Why do people jump all the way to humanoid? That little box with an arm on it would not cost more than 10k, and I'd gladly take one for upstairs and one for downstairs WAY BEFORE I'd buy a 100kg walking steel frame to coexist with my toddlers.
The reason I jumped to humanoids is that I think that the fact that they'll be able to learn tasks by imitating us will make them a lot more versatile and cost-effective overall.
I'm not sure I want that. I would probably trade some less versatile robots that are cheaper and do 90% of the work. I can't afford a million dollars - or even 100k dollars for a robot.
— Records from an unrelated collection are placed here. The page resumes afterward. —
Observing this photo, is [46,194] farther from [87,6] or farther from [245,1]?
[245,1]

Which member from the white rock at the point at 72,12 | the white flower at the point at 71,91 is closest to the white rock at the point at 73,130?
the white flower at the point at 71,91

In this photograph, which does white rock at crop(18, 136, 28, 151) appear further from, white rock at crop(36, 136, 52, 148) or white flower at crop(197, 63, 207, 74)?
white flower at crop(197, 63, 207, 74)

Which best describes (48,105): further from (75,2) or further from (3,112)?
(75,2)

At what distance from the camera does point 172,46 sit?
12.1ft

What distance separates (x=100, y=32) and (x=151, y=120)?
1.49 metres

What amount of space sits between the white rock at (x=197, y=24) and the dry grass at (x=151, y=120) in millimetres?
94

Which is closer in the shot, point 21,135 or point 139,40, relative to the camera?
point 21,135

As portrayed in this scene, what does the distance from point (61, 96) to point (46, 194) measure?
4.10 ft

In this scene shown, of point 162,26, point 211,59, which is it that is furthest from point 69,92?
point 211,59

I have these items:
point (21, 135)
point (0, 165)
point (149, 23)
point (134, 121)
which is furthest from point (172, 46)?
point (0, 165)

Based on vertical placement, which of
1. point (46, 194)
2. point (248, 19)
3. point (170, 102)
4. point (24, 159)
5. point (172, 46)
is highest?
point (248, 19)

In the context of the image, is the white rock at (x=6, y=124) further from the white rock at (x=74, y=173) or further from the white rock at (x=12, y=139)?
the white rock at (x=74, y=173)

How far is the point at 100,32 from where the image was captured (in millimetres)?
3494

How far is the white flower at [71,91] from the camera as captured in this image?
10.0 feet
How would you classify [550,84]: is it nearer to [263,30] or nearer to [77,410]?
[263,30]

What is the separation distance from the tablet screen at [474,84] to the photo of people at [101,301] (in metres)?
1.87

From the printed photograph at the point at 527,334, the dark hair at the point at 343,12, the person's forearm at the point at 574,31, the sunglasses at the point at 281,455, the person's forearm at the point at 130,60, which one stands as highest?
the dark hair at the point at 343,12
Until you get into the $1000 range it is hard to see the value. (maybe $20k at the top end - car makers will hate this though as you are directly competing with cars as the only way most people can get that kind of money is to keep their current car longer)
I'm not sure that the cost to build a near-flawless, learn-anything-by-imitation humanoid would be less than the cost of a "laundromatic bot" that weights 5kg and picks up socks and runs on 4 wheels. It just goes against all logic to say that a more general, significantly more capable system would be cheaper than a more-specifically-designed system.
Obviously I'm not arguing that a humanoid will be cheaper than a laundromatic bot, but when I'm considering the full range of domestic tasks, I think it will start to make sense. Just for laundry, that would include: picking up items of all sizes, running the laundry, folding the clothes and then putting them in the closet. Other things I'd want help with include tidying (the defrag in the post), organizing my fridge&pantry and throwing away out of date items, cooking, vacuuming and mopping, and dozens of tasks that I'm sure would come to mind if I think for a bit longer.
Essentially, I want a full domestic helper like Rosey from the Jetsons. I think that technologically we're getting quite close to that, with R&D examples like Atlas[0], Optimus[1], Figure[2], Mentee[3] and Neo[4]. If you're sure you'd be happy with just a laundromatic bot, that's cool, but I think that any non-humanoid approaches to domestic work are pretty much a dead-end, as they are the robotic equivalent of a non-programmable computer.
[0] https://bostondynamics.com/atlas/ [1] https://www.tesla.com/AI (they apparently don't have a dedicated page) [2] https://www.figure.ai/ [3] https://www.menteebot.com/bot/ [4] https://www.1x.tech/androids/neo
Isn’t current training paradigms requiring massive amounts of data? You aren’t going to get that easily from a handful of luxury robots.
Check out https://www.1x.tech/androids/neo
Their plan is to put droids in real homes and remote control them to create the kinds of training data that can’t be faked in a lab.
They explain how that works here
Why handful? I would assume that domestic robots like that would sell at least as many units as luxury cars - hundreds of thousands a year. In terms of training, there are a lot of current approaches of learning from videos (of which we have a lot) and from synthetic data, which is getting easier to generate. And if they need more data, I would assume that offering a version of such a robot with telemetry at a large discount would be an easy sell for some. In particular, I'd expect there would be a lot of demand for assistants to elderly people.
Post author here
Somebody please build me that home defrag robot!
Why don't we hear about billions thrown on robotics companies?
My honest answer from the "inside" is two things: 1) self-driving cars/trucks has dominated funding (now drones) for too long and 2) iRobot is barely getting by, spooking investors away from household robots.
10 years ago there were startup floor cleaners, warehouse robots, pool scrubbers, all making the news. Now people have tightened up their portfolios a little, I think, and those ideas get less funding behind DoD applications or self-driving stuff.
Which is weird because we wouldn't need to be driven much if we had capable robots
note that self-driving is included within DoD applications
Figure has raised $754 million with a $2.5B valuation.